December 8, 2003
Been following your site for a few weeks now so I thought I'd finally sign up and introduce myself and add my 2 cents worth. My name is David and I live in the Portland, Maine (USA) area. I've been a lover of quality chocolates for some time now. I have tried most of the brands that your subscribers have written about. My favorites are those from Amedei, Valrhona and Michel Cluizel. But I also like those from El Rey, Domori and other major places. Some sources that I am particularly fond of that I haven't seen mentioned so far are the dark chocolates from Grenada, Lake Champlain's Small World Squares and Max Brenner's 70%. Also, although this is supposed to be a dark chocolate lovers site, and my usual choice, I should mention one delicious "outsider". Cuba Venchi has a seasonal yummie called Giandujotto that might be worth sneaking a taste of. It's a dark chocolate coated morsel, with a milk chocolate/hazelnut center. I get mine from Chocosphere. Please forgive me for this one transgression from the "Prime Directive" but it's too good to not pass on the intel about. Please let me know how you other contributors feel about some of my less than mainstream favorites.
August 1, 2006
Cuba Venchi's gianduja is definitely the best out there. If anyone has the opportunity to try it, then take advantage of it because it really is a treat. If an exception can be made from eating dark chocolate, then this is it. Their other chocolate, however is way too mild, so I would recommend trying other brands if intensity and complexity are desired. Lake Champlain's small world squares are pretty good, but I wouldn't eat them every day although I am particularly fond of the Grenada square. I do commend LC, however, on making tasting squares larger than the typical 5g size. 5g is way too small to enjoy the entire sensory explosion of a chocolate, and the only thing such a small portion allows is a mere taste rather than the full blown experience one should experience. My big gripe with Lake Champlain is the low cocoa content of the chocolate. I know they're aimed at a wider public, but to do any justice to varietals, the chocolate should be at least 65%. At too low of a percentage, the sugar makes it hard to fully taste all the flavors of the chocolate.
April 29, 2004
i hope you don't mind my latching on to your message. but as i am a new member as well i thought this an appropriate spot.

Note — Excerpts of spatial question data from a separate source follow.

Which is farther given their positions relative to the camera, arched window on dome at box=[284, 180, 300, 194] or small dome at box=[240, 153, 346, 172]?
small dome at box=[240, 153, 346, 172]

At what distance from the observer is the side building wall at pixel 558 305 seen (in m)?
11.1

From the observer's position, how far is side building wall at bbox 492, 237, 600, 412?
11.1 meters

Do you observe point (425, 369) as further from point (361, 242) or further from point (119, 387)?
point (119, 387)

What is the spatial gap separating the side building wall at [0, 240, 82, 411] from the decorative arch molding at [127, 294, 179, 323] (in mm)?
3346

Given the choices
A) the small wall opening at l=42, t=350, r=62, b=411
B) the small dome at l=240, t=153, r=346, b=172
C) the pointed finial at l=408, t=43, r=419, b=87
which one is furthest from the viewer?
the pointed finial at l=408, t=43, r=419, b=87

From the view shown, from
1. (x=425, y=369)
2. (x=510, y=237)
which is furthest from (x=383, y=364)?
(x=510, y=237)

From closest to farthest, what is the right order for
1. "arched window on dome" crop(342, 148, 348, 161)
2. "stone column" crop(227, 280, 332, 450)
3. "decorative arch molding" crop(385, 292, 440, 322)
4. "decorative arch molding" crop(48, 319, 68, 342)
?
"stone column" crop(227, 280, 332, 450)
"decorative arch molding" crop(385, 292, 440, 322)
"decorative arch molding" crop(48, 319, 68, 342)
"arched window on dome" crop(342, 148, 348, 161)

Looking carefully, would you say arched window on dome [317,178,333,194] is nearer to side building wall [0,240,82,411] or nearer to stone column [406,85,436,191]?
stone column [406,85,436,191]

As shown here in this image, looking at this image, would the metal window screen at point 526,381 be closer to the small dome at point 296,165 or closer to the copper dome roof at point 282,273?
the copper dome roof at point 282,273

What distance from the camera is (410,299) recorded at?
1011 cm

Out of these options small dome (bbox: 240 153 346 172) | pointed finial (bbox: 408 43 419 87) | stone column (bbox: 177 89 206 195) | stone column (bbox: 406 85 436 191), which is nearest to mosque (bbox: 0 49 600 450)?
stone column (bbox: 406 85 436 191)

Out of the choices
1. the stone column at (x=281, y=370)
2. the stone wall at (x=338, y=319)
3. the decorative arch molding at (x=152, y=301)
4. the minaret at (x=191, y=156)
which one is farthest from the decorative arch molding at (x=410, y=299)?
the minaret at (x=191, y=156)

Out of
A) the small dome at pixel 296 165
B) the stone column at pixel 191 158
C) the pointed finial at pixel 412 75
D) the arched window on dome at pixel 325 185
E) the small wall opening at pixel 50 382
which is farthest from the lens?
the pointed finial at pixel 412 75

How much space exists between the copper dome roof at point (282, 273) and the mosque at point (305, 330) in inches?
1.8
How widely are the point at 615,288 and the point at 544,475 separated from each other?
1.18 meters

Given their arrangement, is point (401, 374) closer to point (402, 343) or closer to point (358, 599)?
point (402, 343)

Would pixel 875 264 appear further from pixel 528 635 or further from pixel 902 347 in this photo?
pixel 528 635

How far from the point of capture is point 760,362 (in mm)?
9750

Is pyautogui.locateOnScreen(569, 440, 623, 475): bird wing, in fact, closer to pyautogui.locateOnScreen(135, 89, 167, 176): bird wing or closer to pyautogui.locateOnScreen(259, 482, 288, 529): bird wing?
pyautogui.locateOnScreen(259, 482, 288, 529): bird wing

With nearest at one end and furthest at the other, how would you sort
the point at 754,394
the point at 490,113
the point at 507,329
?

my name is alex and i live in munich, germany, where the chocolate cult is slowly picking up speed. it is still hard to find the greats in this city however. i have to "import" my domori from berlin and prefer domori to anything i have tried so far (including amedei, valrhona, cluizel, venchi, etc.). after trying their puertomar i find it hard to image better.
for me the problem with this chocolate is its price. therefore i stick to the relatively inexpensive stuff for daily cravings. here i prefer guanaja and caraibe. it's just so damn hard to go from a nice porcelana to a guanaja! and i'm not saying i don't like guanaja.
i hope to make it to london's chocolate week this year, having found out too late about the last one. what are 70%'s plans for this year's event?